Ayer entró en vigor el cuarto estado de alarma de la democracia, tercero de los decretados por el Gobierno en tiempos de pandemia, esta vez con la intención de durar hasta mayo. En ese tiempo, se acabó la coña: no habrá reuniones ni jolgorios nocturnos, ni botellones ni saraos, al menos a partir de las doce de la noche, excepto aquí en Canarias, donde podremos seguir haciendo por las noches lo que se nos antoje, y eso porque -nos dicen nuestros dirigentes- hemos dado ejemplo de comportamiento y conseguido evitar la expansión de la pandemia gracias a nuestro civismo y sentido de la responsabilidad.

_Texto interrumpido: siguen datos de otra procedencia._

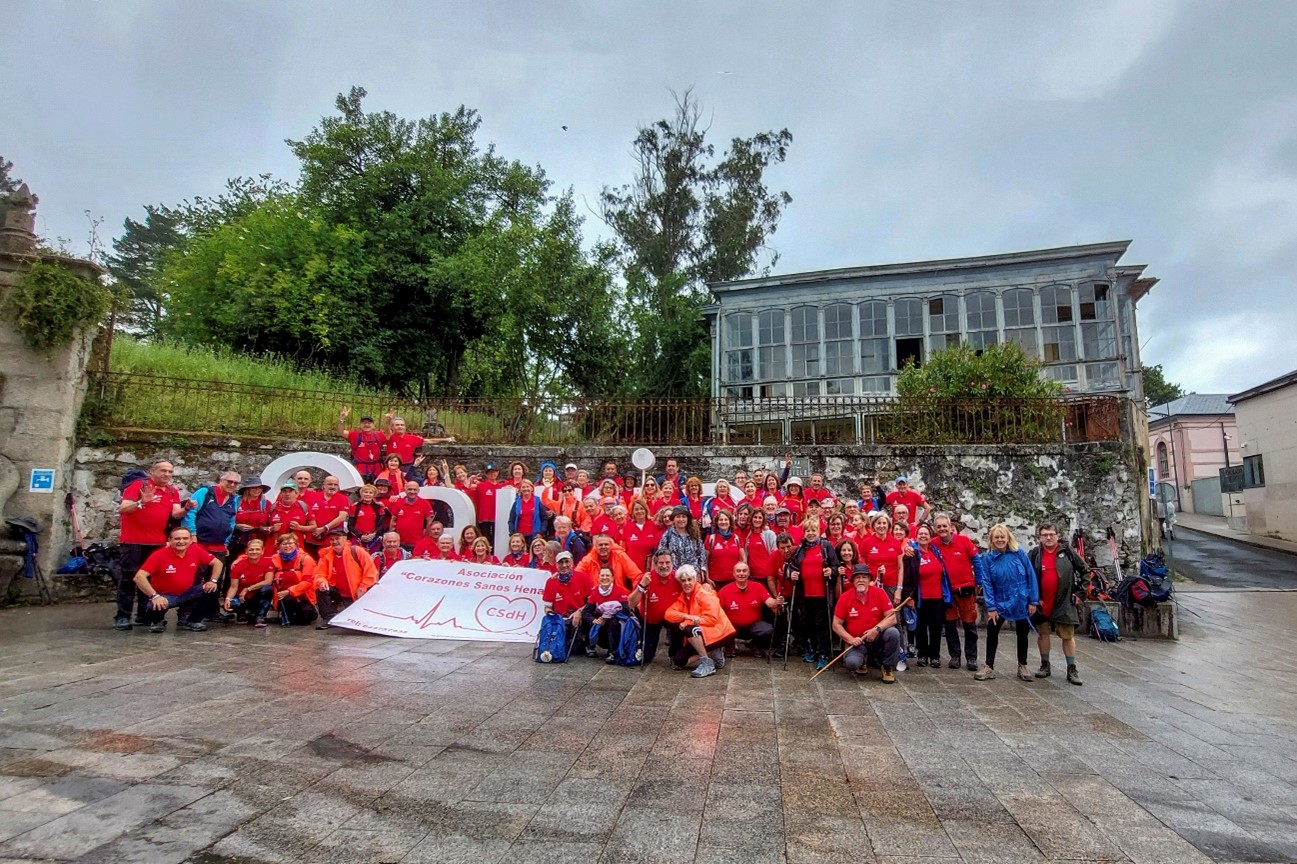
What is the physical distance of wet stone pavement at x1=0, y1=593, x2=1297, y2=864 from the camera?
132 inches

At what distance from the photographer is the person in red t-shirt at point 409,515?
1016 centimetres

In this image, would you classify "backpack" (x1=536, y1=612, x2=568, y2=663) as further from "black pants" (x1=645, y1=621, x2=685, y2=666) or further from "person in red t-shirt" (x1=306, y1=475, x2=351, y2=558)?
"person in red t-shirt" (x1=306, y1=475, x2=351, y2=558)

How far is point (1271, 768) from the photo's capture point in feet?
15.7

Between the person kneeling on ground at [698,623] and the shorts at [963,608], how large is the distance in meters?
2.48

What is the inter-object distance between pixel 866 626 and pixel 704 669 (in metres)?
1.73

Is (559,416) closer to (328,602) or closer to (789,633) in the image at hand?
(328,602)

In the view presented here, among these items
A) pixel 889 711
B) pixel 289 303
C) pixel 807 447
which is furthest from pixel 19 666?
pixel 289 303

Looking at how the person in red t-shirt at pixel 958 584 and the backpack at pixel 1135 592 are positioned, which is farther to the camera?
the backpack at pixel 1135 592

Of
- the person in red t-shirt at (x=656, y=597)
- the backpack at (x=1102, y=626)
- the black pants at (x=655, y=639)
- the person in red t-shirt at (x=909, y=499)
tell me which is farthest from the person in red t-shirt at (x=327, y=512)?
the backpack at (x=1102, y=626)

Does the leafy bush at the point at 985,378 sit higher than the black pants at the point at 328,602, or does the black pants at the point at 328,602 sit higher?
the leafy bush at the point at 985,378

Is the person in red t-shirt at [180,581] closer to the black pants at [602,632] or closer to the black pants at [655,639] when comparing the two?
the black pants at [602,632]

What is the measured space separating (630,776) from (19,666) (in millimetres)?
5717

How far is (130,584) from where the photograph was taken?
843 cm

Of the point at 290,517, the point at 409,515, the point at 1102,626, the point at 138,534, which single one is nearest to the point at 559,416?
the point at 409,515
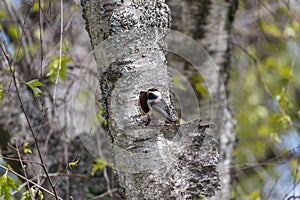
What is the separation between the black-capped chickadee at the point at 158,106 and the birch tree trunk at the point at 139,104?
0.7 inches

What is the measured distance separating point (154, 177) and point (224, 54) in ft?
4.82

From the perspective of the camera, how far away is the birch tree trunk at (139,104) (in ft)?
4.93

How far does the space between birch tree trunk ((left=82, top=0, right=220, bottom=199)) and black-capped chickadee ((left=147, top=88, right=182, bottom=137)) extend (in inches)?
0.7

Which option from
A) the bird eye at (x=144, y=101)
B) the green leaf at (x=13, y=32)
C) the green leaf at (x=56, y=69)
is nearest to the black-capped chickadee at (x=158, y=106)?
the bird eye at (x=144, y=101)

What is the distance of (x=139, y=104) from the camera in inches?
60.3

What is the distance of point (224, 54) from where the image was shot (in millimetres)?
2850

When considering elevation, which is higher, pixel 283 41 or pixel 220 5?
pixel 220 5

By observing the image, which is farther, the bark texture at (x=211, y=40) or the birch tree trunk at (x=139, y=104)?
the bark texture at (x=211, y=40)

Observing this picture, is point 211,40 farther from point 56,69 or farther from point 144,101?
point 144,101

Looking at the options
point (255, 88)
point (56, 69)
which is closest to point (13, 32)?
point (56, 69)

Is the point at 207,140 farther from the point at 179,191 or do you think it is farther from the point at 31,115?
the point at 31,115

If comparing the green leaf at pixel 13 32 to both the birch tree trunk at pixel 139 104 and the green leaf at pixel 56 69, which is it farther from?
the birch tree trunk at pixel 139 104

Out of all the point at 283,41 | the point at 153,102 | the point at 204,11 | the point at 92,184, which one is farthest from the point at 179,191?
the point at 283,41

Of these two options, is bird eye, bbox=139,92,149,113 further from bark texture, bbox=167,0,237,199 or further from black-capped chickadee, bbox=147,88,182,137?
bark texture, bbox=167,0,237,199
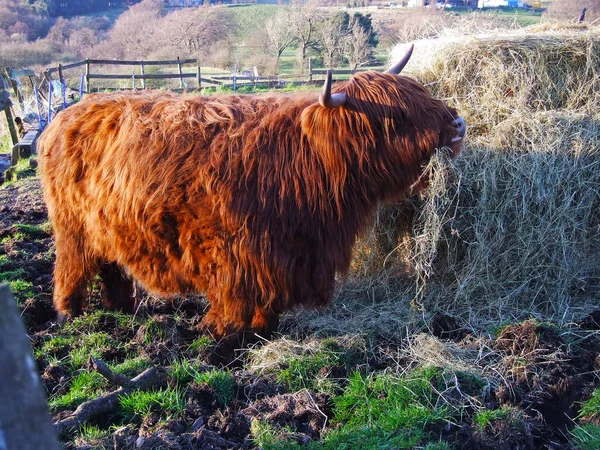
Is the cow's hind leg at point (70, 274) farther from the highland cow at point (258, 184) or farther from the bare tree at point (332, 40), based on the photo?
the bare tree at point (332, 40)

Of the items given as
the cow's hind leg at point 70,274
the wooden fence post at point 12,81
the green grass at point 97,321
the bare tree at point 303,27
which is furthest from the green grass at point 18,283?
the bare tree at point 303,27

Me voy a meter en un sitio desagradable, pero yo creo que eso es completamente falso. En Canarias no nos hemos portado ni mejor ni peor que en Cuenca o en Lepe. Si hay menos contagios aquí que en otros sitios no es porque seamos un ejemplo de nada. La gente acude a fiestas nocturnas, los pibes hacen botellón hasta las tantas, las discotecas se llenan y en los bares y las casas se celebran cumpleaños y jubilaciones multitudinarios, comuniones y bodas como en cualquier otra parte, y se cumplen con bastante ligereza las medidas de seguridad. Lo que ocurre es que nuestra desgracia está siendo nuestra suerte. Sucede que aquí se ha reducido la actividad económica, hay mucha menos gente trabajando que en otros territorios, y los contactos entre personas y las comunicaciones han bajado sustancialmente. Mucha gente no va a trabajar porque no tiene en qué trabajar, y los intercambios se han frenado, sobre todo fuera de la isla de uno, con otros lugares. No solo por los millones de turistas que han dejado de venir, también por las decenas de miles de personas que antes se movían entre ciudades e islas para trabajar y ahora no lo hacen. La reducción del número de personas que viajan ha sido enorme, pero eso no es fruto de nuestra voluntad de evitar contagiarnos o nuestro miedo a que ocurra. Es, sobre todo, resultado de que la actividad económica ha caído en picado y las administraciones operan a medio gas. Oficinas de atención al público están cerradas o atienden solo por cita previa, y tardan en dar esas citas. Donde antes un funcionario atendía a cuarenta personas en su jornada, ahora atiende a quince o veinte. Los hospitales y centros de salud retrasan las consultas, y la gente no acude como antes, no solo porque quiera protegerse, sino porque la atención se limita a contactos telefónicos, cita previa y retrasos en las intervenciones. Lo que ocurre en Canarias no es que la pandemia vaya mejor porque nosotros nos estemos portando mejor, es que va mejor porque nuestra actividad se ha reducido sustancialmente. Y a eso se suma una temperatura mejor, que permite pasar más tiempo al aire libre, con locales y viviendas mejor ventiladas, una población más dispersa en cinco de las siete islas, y un menor contacto entre los dos millones y pico de canarios.

Pero esta diferencia a nuestro favor en los datos de contagio no tiene por qué ser eterna. Como ya hemos visto en abril y este octubre, el crecimiento de los contagios es exponencial. Puede dispararse en cualquier momento. Lo sensato es aplicar las medidas de contención de forma voluntaria. No esperar a que se conviertan en obligatorias. Por desgracia, lo más probable es que acabe ocurriendo también aquí. Y cuanto más tarde, mejor.